Jonas Kaufmann was a wonderful Carlos. His voice is a thing of beauty, manly, bronze-coloured and baritonal, strong yet with the delicacy to move into an exquisite mezza voce; I would even venture to say I was reminded of recordings of Jussi Bjorling, and for me, you can’t say better than that. Factor in on top of this the fact that he looks the part and he can act, and you have one very happy Dent. This Don Carlos was not merely a sad and misunderstood boy, but clearly unbalanced from the start; painfully shy, then sliding rapidly into real neurosis and moments of wild hysteria.
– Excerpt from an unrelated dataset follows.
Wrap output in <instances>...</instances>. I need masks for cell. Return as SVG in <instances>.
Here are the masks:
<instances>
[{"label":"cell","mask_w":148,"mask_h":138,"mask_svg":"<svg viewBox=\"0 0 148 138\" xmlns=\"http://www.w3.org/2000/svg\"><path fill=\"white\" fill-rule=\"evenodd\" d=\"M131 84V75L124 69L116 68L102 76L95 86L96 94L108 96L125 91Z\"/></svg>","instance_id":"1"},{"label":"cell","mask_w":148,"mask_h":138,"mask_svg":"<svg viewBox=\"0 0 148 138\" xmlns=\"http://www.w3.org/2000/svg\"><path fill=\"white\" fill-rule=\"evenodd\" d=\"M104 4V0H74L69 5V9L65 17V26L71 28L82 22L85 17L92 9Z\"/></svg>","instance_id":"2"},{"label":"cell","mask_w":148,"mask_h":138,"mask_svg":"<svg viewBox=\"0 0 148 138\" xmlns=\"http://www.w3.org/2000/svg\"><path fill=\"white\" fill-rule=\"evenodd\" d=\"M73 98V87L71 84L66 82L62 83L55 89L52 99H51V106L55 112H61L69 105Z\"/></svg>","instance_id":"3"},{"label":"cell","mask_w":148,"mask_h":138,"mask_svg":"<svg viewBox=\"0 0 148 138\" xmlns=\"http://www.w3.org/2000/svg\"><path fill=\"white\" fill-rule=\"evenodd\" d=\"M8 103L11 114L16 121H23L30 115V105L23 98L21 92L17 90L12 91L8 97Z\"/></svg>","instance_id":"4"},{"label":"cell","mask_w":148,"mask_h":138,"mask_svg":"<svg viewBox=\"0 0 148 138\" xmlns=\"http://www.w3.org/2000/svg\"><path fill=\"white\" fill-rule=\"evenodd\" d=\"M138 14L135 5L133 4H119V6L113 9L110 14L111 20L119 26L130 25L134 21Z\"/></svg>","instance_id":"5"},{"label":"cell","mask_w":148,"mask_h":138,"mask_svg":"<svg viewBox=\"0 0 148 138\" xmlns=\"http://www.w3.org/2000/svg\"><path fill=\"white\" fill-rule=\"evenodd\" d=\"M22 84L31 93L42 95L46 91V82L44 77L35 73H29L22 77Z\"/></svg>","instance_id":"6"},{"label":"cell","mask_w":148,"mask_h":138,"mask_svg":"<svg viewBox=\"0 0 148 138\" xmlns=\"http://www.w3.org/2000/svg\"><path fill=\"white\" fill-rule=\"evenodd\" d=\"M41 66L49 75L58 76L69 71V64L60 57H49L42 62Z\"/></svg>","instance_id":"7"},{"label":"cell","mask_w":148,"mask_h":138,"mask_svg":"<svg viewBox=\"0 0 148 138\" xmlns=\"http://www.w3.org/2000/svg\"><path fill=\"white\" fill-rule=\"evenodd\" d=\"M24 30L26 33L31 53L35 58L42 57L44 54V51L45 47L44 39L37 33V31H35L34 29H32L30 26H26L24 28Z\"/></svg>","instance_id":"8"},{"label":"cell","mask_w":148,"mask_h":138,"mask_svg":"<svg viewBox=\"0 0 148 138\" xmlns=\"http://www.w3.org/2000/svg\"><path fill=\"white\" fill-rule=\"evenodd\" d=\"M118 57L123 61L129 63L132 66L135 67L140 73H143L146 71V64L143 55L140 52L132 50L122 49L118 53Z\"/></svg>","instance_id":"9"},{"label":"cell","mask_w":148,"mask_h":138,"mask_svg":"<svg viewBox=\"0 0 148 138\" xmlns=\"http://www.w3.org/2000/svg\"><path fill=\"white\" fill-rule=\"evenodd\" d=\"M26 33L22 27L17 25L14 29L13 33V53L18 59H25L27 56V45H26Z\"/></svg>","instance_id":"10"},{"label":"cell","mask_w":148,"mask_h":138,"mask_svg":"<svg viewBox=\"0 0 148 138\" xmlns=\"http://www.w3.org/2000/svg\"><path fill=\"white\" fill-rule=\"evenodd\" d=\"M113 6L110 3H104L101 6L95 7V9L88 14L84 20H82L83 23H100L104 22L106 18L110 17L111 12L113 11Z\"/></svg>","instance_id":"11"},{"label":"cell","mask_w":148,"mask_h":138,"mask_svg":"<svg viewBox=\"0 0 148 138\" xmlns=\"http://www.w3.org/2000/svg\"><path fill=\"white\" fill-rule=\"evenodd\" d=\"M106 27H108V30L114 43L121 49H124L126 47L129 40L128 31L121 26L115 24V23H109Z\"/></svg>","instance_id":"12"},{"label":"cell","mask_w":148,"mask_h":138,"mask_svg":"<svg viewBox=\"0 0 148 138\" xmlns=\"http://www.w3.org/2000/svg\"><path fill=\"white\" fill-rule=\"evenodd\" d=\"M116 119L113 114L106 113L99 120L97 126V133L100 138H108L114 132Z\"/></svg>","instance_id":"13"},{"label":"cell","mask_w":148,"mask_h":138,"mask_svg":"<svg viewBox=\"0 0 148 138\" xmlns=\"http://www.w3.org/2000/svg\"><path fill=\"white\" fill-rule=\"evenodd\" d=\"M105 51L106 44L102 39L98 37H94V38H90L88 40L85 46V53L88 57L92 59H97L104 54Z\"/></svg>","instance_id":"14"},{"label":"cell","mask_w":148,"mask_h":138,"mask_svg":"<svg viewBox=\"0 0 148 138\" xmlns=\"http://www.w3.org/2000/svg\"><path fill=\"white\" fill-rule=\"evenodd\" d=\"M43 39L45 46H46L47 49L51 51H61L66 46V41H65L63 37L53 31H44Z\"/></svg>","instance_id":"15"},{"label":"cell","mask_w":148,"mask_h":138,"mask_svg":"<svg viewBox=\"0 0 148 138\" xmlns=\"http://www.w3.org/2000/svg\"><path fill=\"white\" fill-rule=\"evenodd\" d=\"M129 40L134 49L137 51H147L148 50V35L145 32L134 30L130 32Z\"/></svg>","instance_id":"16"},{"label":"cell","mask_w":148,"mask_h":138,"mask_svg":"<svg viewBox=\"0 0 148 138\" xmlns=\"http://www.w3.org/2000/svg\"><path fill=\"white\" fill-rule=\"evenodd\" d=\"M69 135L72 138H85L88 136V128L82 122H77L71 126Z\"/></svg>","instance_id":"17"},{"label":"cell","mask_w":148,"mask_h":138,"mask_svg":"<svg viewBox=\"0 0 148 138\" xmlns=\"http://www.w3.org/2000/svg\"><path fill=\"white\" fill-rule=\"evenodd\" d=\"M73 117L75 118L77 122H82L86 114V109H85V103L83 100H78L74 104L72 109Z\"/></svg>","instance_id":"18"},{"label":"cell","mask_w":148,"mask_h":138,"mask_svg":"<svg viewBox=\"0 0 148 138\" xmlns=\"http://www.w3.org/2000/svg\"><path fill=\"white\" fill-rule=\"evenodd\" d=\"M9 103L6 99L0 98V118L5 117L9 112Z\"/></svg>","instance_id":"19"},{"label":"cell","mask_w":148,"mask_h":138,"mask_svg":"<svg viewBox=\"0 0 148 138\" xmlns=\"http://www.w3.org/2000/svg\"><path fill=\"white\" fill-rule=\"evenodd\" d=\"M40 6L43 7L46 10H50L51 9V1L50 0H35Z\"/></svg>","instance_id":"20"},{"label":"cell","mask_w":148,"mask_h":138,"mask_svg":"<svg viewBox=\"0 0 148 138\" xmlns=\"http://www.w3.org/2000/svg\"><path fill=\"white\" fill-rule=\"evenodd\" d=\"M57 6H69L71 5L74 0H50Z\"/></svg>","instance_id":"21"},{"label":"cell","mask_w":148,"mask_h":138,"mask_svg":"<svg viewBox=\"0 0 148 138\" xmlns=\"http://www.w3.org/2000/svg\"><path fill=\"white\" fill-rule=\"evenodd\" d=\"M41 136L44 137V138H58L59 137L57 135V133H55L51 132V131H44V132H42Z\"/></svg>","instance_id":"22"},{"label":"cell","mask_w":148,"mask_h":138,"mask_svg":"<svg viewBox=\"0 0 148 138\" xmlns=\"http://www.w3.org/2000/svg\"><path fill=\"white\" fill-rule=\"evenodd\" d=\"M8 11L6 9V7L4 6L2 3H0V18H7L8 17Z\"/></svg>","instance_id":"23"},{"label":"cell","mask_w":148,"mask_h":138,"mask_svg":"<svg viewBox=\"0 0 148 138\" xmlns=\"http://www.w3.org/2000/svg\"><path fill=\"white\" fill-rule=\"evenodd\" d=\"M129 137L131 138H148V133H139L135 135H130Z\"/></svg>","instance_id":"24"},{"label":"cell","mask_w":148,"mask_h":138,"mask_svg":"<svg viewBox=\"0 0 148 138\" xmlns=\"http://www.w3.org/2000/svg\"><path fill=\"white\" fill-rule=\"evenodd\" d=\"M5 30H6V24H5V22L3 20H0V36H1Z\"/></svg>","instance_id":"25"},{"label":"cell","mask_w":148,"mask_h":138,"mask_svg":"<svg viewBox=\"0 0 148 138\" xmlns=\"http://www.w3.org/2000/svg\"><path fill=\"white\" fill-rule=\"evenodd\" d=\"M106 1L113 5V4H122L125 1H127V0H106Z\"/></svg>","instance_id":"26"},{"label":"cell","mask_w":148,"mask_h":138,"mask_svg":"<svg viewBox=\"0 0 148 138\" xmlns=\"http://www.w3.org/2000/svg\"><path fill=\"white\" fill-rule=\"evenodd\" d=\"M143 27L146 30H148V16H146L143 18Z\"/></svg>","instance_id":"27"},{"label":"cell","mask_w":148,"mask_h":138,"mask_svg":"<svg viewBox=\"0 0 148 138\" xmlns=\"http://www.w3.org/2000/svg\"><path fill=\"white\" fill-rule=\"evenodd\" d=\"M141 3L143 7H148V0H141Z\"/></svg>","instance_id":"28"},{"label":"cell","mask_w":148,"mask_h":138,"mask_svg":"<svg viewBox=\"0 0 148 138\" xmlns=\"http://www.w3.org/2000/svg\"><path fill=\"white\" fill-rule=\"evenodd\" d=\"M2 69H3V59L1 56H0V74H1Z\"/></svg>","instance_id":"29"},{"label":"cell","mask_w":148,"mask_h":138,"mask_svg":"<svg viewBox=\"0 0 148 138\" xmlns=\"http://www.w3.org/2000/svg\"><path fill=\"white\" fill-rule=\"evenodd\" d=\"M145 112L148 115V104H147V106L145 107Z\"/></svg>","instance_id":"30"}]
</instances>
The character’s tragic lack of self-control was all the more intense when compared with the lucid and almost calculating intelligence of Simon Keenlyside’s marvellous Posa; (Favourite Baritone done good - that's Favourite Baritone, above, by the way; picture reproduced, with grateful thanks, from www.simonkeenlyside.info).
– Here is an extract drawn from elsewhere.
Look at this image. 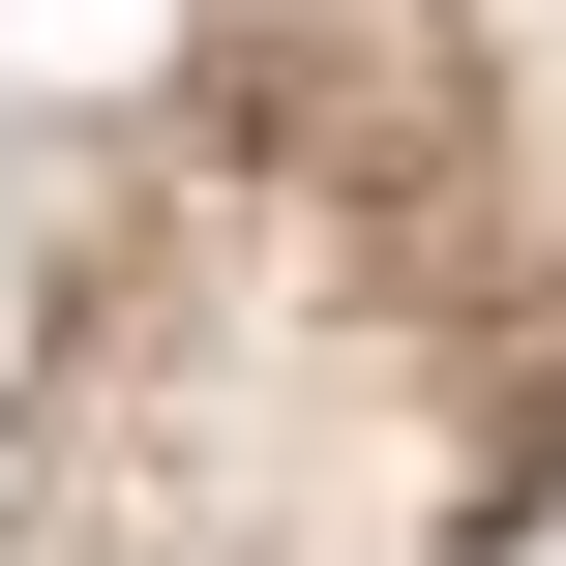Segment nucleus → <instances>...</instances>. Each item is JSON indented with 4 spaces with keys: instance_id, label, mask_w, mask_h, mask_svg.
Masks as SVG:
<instances>
[]
</instances>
Marina Poplavskaya was a steely, exciting Elisabetta, John Tomlinson a scary Grand Inquisitor, and Ferruccio Furlanetto a tremendous, deeply complex King Philip; a figure almost as tragic as his son, full of fire, anguish and iron, bitterly lonely, cruel and troubled by his cruelty… He has such a rich, warm voice, yet conveyed a man capable of implacable coldness, eternally harsh towards the son whose own flailing character he cannot cope with; then consumed with grief as, alone, his voice blanched and empty, he struggles to come to terms with his loveless marriage and broken family life. The confrontation with Posa was almost unbearably intense; two great singer-actors, both at the peak of their powers, performing with heartfelt conviction and stunning musicality, as these two intelligent men face up to one another, pushing and pulling at the tensions and the power-play between them. The King shifts from anger to sudden respect as suddenly he sees the thing he has been longing for, an honest and honourable man who will tell him the truth, but he is agonisingly aware that the opening out of possibilities this offers him is an illusion; his heir is the volatile and disturbed Carlos, not this decent, brave, rational man who will take such staggering risks for what he believes in. In the moment when Posa challenges Philip outright, crying out, in response to the King’s claim to bring peace, that this will be only “la pace del sepolcro!” – and the whole orchestra explodes with a huge blast of fury to back him – this production puts him upstage, suddenly completely dominant and literally rounding upon the king, yet with arms outstretched in an almost Christ-like gesture; a veritable embodiment of moral force before which Philip visibly falls back…

It was a hell of an evening.

The rest of the weekend was taken up with a trip to a food festival (much sampling, of goodies wildly assorted, and subsequent mild indigestion), a trip to Challock church to see the murals, a couple of nice pub lunches, some walks and a fair amount of sitting in the sun.

I’ll write more about the food festival and the murals another time.